--- Excerpted records ---
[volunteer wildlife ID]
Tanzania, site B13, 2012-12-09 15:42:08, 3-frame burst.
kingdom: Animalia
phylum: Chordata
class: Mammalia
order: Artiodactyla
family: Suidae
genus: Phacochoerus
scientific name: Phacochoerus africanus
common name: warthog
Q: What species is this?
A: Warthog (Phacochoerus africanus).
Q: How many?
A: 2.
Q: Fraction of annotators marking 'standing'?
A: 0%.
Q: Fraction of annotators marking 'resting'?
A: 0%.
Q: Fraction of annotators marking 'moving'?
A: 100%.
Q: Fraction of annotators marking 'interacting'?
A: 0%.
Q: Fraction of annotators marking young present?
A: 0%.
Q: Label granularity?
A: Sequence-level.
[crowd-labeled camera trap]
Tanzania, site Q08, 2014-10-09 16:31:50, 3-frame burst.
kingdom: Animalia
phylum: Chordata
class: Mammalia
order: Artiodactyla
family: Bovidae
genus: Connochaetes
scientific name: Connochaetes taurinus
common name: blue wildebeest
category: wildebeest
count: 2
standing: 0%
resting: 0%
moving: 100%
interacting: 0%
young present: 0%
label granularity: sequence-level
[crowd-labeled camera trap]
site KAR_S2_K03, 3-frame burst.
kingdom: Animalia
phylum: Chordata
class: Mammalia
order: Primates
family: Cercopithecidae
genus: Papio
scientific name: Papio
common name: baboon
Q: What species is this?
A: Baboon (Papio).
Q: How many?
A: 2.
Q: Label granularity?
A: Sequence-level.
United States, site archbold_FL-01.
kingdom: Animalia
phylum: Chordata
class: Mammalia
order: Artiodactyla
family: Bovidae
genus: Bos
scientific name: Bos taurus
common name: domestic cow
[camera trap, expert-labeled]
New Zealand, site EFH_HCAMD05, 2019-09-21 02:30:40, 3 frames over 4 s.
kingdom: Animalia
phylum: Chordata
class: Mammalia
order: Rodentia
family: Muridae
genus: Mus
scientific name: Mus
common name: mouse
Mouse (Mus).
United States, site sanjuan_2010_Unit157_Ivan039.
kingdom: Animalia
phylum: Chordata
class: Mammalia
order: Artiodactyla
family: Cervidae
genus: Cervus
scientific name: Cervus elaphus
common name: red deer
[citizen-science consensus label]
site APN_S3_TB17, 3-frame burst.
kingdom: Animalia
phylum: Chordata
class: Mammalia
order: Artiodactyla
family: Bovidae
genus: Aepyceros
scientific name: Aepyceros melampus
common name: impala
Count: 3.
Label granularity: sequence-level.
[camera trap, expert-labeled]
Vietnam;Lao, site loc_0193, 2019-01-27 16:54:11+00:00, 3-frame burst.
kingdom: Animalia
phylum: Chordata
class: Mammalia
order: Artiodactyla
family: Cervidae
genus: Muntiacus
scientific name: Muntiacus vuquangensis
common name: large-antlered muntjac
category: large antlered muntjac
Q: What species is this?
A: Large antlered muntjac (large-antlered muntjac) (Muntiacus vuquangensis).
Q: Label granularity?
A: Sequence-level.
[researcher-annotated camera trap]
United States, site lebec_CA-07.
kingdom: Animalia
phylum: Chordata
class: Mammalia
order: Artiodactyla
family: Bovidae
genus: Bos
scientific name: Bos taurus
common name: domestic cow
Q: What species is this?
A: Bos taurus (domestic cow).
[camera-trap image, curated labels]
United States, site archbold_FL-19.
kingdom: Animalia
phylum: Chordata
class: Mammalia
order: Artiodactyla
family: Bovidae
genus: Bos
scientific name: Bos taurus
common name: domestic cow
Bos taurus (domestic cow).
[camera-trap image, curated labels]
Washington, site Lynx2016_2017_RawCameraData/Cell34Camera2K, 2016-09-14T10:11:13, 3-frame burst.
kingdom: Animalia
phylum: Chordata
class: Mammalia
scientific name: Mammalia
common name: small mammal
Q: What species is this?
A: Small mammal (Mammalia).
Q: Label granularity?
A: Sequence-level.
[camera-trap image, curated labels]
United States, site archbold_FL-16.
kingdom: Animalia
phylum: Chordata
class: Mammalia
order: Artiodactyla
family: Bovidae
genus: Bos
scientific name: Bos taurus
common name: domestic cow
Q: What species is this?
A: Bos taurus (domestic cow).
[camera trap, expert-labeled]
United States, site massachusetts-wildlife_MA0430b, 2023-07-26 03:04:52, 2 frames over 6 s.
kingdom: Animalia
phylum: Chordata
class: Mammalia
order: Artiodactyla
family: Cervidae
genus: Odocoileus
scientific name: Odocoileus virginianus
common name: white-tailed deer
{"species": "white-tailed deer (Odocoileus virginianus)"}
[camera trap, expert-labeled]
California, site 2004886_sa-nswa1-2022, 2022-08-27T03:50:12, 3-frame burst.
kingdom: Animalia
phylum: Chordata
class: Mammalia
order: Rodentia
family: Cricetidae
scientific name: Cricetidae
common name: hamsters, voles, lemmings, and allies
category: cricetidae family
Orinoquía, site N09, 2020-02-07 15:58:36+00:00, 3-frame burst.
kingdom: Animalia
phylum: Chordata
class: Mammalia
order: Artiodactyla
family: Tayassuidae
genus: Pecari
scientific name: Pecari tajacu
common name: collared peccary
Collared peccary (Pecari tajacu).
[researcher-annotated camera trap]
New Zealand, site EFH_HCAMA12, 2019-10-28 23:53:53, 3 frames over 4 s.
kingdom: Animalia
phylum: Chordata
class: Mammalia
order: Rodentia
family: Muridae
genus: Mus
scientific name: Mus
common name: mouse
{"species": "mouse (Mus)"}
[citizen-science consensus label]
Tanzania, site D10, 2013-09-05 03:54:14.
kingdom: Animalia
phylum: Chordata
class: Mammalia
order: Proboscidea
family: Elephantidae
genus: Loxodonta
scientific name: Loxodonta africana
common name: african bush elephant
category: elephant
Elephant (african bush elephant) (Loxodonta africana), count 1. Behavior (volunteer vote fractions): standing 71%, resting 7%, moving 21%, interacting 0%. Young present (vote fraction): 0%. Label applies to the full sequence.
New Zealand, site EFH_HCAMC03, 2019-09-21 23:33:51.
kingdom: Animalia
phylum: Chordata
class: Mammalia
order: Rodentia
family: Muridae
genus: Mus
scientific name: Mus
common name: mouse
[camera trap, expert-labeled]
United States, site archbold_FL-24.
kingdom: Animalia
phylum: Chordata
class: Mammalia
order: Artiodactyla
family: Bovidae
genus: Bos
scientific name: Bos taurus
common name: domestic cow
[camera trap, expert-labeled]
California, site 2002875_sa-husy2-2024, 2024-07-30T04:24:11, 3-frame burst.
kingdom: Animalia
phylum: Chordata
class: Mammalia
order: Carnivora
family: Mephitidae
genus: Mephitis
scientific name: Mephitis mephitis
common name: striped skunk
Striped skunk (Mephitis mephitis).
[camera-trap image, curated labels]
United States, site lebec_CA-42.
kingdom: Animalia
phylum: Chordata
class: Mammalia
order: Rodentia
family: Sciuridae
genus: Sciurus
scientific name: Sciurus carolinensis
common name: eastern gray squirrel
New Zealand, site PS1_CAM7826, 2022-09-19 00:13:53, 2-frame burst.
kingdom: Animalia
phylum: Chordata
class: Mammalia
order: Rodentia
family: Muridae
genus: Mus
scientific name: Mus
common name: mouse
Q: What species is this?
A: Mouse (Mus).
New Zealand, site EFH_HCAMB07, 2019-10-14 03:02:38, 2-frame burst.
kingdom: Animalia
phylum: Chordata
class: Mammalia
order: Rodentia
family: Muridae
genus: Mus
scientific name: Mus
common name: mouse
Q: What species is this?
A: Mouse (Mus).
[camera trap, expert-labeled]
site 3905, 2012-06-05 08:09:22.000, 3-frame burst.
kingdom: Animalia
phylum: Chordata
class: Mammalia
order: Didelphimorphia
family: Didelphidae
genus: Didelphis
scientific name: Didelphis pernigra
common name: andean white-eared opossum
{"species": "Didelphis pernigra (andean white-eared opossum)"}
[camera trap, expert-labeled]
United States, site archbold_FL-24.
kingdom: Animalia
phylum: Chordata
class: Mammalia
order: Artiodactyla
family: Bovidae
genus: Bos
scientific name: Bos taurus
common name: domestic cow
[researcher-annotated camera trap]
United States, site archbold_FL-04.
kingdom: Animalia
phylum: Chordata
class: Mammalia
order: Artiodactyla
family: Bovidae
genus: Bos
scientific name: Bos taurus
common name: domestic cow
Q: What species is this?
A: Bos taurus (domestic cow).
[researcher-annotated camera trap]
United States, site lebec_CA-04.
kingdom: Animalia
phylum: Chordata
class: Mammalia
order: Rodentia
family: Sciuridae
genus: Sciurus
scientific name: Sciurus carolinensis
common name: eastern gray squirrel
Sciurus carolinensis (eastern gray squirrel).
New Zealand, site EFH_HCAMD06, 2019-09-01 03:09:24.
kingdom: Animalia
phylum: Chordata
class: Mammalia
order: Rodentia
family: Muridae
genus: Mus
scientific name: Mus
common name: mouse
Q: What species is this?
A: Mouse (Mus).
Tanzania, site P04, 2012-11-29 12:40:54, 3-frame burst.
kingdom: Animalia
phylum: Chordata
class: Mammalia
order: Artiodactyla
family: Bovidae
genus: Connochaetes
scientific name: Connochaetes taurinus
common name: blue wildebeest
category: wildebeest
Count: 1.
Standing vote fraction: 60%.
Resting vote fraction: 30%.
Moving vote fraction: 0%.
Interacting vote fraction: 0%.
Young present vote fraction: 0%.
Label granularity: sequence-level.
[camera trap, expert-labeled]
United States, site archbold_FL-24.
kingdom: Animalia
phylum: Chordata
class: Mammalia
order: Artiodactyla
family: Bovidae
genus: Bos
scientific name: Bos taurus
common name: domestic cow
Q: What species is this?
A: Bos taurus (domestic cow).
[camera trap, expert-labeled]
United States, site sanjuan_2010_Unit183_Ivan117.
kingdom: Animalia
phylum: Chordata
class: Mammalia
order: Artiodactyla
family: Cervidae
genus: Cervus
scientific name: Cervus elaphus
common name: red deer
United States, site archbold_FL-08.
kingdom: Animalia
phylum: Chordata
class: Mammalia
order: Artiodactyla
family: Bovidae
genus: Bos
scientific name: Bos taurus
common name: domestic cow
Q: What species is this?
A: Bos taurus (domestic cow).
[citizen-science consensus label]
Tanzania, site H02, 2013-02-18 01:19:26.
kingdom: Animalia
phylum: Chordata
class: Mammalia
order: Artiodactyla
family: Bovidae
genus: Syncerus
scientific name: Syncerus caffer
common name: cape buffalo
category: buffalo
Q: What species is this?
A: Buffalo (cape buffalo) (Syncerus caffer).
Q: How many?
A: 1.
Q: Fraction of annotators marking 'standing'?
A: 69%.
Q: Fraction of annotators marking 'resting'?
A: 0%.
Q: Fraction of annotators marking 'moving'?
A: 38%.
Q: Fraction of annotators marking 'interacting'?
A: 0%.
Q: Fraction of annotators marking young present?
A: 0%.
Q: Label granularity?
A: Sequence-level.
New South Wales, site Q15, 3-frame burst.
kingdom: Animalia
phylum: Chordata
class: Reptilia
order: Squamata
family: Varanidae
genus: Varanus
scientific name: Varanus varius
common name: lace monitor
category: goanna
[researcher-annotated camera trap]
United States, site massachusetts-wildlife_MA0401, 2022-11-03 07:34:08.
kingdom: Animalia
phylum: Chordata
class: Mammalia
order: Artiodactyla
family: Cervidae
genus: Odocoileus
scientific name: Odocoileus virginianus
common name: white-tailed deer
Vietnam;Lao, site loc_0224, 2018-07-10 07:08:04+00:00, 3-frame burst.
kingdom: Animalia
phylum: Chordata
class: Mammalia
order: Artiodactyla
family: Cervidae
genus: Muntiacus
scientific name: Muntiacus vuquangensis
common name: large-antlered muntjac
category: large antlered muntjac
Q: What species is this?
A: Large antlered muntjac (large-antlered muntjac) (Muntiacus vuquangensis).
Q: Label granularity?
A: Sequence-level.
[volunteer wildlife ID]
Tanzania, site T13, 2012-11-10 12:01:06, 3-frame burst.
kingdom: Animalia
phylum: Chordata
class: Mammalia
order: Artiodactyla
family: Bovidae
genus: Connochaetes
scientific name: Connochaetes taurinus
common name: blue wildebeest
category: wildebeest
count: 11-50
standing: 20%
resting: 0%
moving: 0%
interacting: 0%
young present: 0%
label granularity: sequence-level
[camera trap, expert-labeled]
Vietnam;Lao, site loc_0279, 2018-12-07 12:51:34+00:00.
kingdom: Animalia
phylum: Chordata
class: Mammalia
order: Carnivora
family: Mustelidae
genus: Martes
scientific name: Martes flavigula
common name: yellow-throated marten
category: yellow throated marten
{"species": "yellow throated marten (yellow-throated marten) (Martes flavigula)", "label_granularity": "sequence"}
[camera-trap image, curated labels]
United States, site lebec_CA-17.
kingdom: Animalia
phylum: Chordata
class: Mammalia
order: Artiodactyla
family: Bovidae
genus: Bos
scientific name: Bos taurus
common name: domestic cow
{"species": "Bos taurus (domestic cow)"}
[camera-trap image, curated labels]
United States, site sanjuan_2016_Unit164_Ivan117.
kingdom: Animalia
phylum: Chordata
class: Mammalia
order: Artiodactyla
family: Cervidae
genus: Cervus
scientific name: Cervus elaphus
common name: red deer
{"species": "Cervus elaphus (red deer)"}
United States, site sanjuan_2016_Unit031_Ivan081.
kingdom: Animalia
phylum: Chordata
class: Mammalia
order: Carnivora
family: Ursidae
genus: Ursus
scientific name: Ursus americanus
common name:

--- Assignment ---
For every line of the material that holds the word "Martes", make a copy.

--- Answer to this exercise ---
genus: Martes
scientific name: Martes flavigula
{"species": "yellow throated marten (yellow-throated marten) (Martes flavigula)", "label_granularity": "sequence"}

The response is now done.